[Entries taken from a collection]
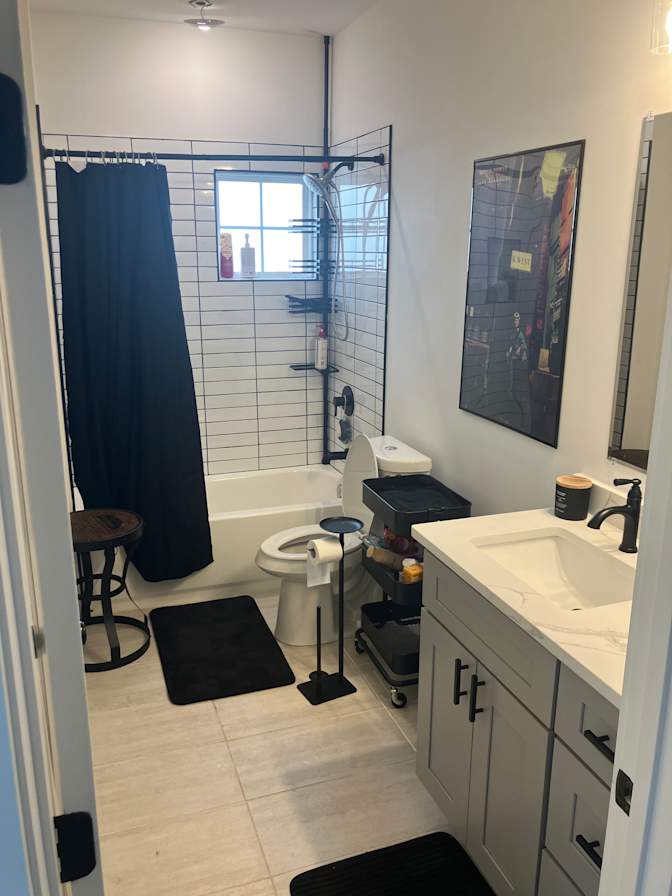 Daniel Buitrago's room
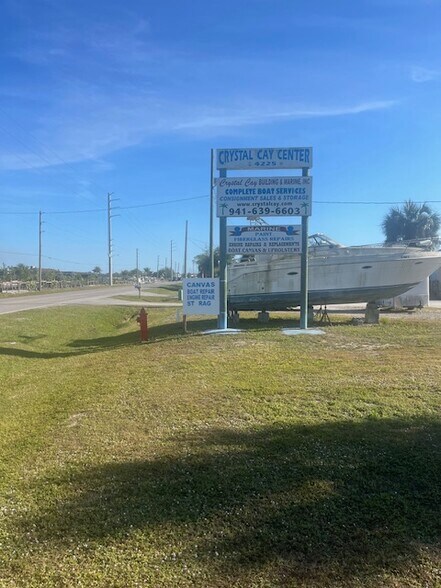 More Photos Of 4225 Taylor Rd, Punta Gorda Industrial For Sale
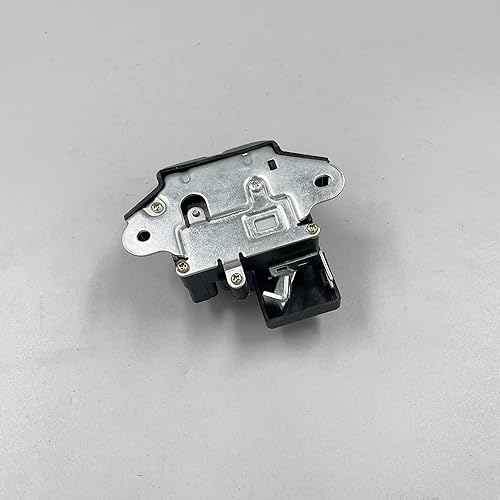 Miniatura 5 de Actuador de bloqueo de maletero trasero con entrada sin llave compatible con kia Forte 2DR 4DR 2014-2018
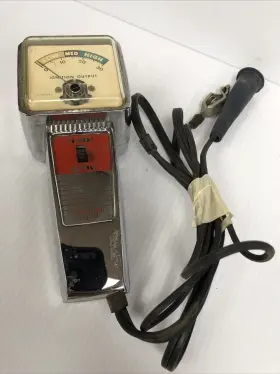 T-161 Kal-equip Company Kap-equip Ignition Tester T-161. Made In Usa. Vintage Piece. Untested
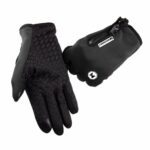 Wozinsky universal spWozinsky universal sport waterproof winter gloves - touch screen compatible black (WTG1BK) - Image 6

● Task prompt
Write out the text of every entry above again, word for word, leaving out the pictures.

● Response area
 Daniel Buitrago's room
 More Photos Of 4225 Taylor Rd, Punta Gorda Industrial For Sale
 Miniatura 5 de Actuador de bloqueo de maletero trasero con entrada sin llave compatible con kia Forte 2DR 4DR 2014-2018
 T-161 Kal-equip Company Kap-equip Ignition Tester T-161. Made In Usa. Vintage Piece. Untested
 Wozinsky universal spWozinsky universal sport waterproof winter gloves - touch screen compatible black (WTG1BK) - Image 6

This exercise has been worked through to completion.